# Acer laptop keeps shutting off randomly =[



## wayderz (Jan 13, 2007)

Hi,
To start off i know next to nothing about computers, all i can do is follow directions. Anyways, my problem is that my computer keeps shutting off randomly, it has nothing to do with the battery, i tested it by putting my laptop only on AC power, but it did the same thing...

First the bottom of my laptop gets hot and my fan starts blowing, at what i assume, is the highest it can go. Then after about 5-10 minutes, it completely shuts off without warning.
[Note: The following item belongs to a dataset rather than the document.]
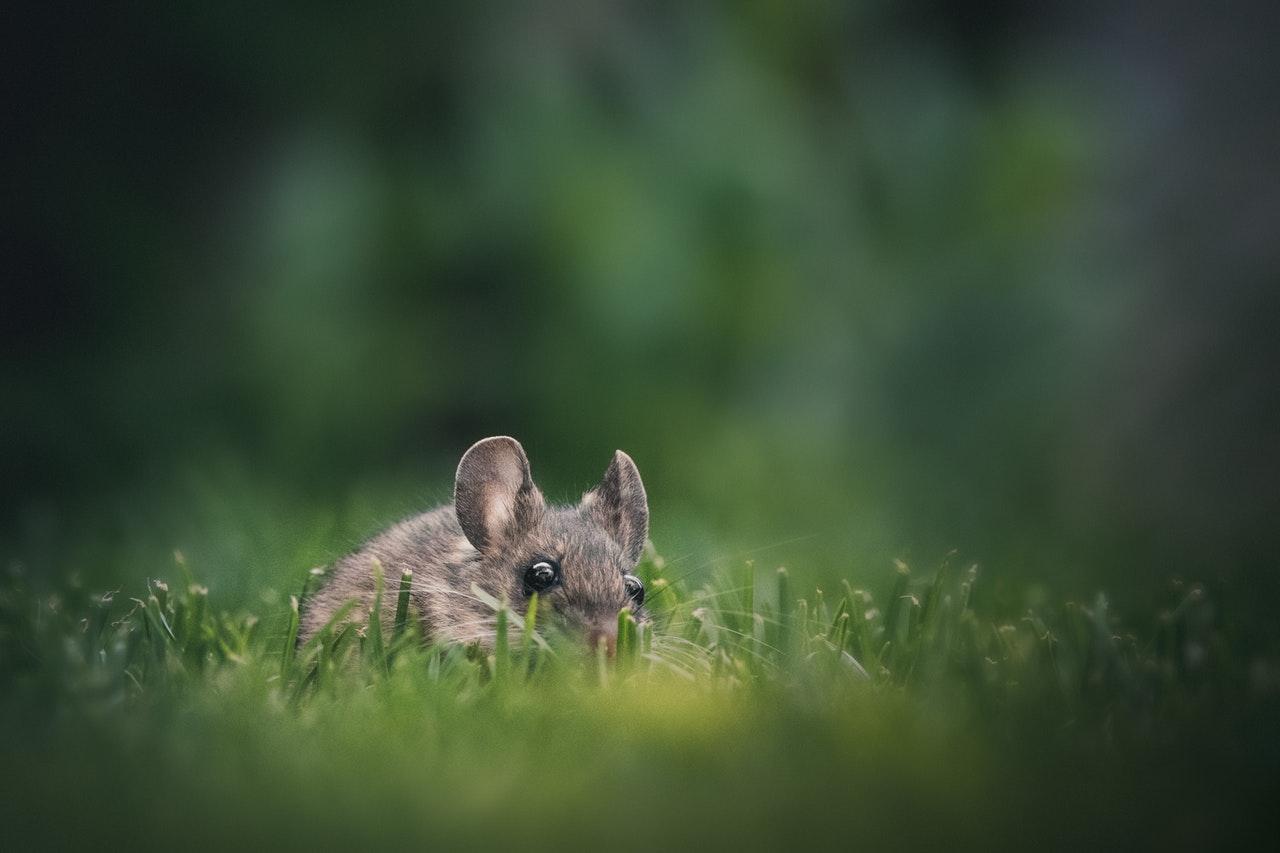 Rat in Outdoor Yard in Grass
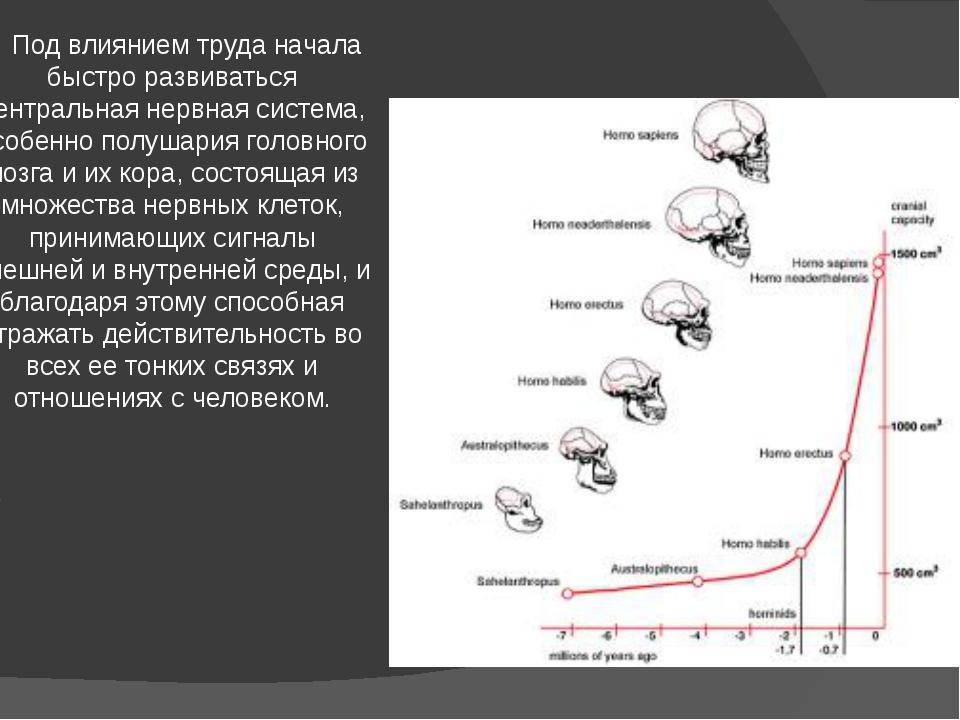 Под влиянием труда начала быстро развиваться центральная нервная система, ос...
I play a game called hero online(a 3D MMO), i had not played for a week so i didn't notice that anything was wrong. Until one day i wanted to play it, so i logged on and everything went fine for about 10 minutes, it just randomly shut off. I know it must have been something i did, because i played this game for 5 months prior to when i started having this problem. Since the first time, the problem has become more frequent and now it is to the point to where when i run Norton Anti-Virus, it gets about half way through then my computer shuts down again.

CAN SOMEONE PLEASE HELP RESOLVE THIS PROBLEM?!?!

I'm not sure about what i should say about my system, all i know is this:

on the front it says "acer" "Aspire 5000"

graphics card: SiS M760GX
Processors: AMD Turion(tm) 64Mobile Technology ML-30
Modems:Agere Systems AC'97 Modem

If you need anything els to help determine my problem just ask, i will monitor this post about every 30 minutes.

( i have no idea about any of this, so if you are nice enough to help me out, please dumb it down for me ^_^, otherwise i'll sit here with an open mouth,gawking at the computer screen for about an hour)


----------



## TheMatt (May 9, 2006)

Hi wayderz,

The Aspire 3000/5000 laptops have two main overheating problems: The SiS chipset and the CPU. Download MobileMeter from my sig and open up your game for 5 mins, then check the temps, and post them here. If it is overheating, you can easily solve it with a cooling pad. My Acer was overheating in the same way, and I got a cooling pad, which solved it.


----------



## hwm54112 (Oct 10, 2005)

Welcome to TSF,

It sounds like heat caused the initial crashes and now the crashes have caused an issue with the drive. To help alleviate the heat somewhat, take the battery out and run on AC, place on a hard surface, elevate it to allow air flow underneath and use a small fan to help blow the heat away from it

Then, start>left click “my computer”>right click on local disk C: >properties>tools tab>error checking >check now- check both options>start> and run chkdsk at next startup.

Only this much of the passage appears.